|
Décembre 2006
"Les mots sont des ingrédients, des saveurs à accommoder"
|
Après la parution de son premier roman "Babylone sous les bombes", Stéphane Mariesté est venu nous parler de ses premiers pas en tant qu'écrivain, le vendredi 15 décembre 2006. |
Avez-vous toujours voulu être écrivain ?
Non. En fait, l'idée m'a pris sur le tard, c'est-à-dire il y a 3 ans.
 |
| "J'écris comme je pense" |
Comment avez-vous vécu les premiers jours de la guerre en Irak ?
Comme tout le monde derrière ma radio, ma TV et comme tout le monde, j'imagine, avec cette idée que ça finirait comme aujourd'hui : assez mal.

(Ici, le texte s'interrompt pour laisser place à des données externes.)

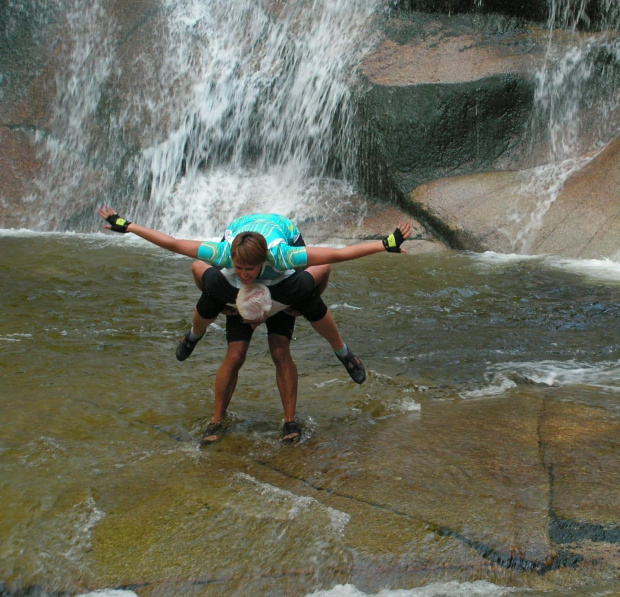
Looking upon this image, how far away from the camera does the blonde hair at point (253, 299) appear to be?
14.5ft

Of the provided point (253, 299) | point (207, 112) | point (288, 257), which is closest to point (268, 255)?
point (288, 257)

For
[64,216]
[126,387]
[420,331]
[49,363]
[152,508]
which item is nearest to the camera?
[152,508]

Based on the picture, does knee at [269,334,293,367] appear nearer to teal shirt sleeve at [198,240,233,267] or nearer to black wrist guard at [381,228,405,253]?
teal shirt sleeve at [198,240,233,267]

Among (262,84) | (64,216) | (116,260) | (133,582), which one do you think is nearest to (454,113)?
(262,84)

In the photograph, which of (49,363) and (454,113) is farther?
(454,113)

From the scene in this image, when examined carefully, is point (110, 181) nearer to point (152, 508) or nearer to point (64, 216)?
point (64, 216)

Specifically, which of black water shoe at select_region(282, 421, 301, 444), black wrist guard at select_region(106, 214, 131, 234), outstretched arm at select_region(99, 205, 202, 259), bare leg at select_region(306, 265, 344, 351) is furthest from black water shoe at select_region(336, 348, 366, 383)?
black wrist guard at select_region(106, 214, 131, 234)

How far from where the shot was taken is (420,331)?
7203mm

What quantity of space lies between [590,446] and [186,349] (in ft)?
7.91

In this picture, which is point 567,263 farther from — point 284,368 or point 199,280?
point 199,280

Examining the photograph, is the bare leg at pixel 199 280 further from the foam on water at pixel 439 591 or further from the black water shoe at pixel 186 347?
the foam on water at pixel 439 591

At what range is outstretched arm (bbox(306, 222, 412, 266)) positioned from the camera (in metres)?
4.35

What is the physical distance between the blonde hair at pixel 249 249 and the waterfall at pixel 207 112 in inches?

Nul n'a jamais installé la démocratie en passant par une guerre.
Vous avez déjà été en Irak ?
J'adorerais ça, mais je n'y suis jamais allé.
Pourquoi êtes-vous allé en Nouvelle-Calédonie et au Sénégal ? Qu'y avez-vous appris ?
J'ai grandi au Sénégal. Ma mère y travaillait comme infirmière. J'y ai donc passé mon enfance, pile en face de Dakar sur une petite île nommée Gorée. La Nouvelle-Calédonie est un hasard. L'un des plus beaux de ma vie. Dans le fond, je suis un îlien. Ca m'a appris à voir les autres autrement.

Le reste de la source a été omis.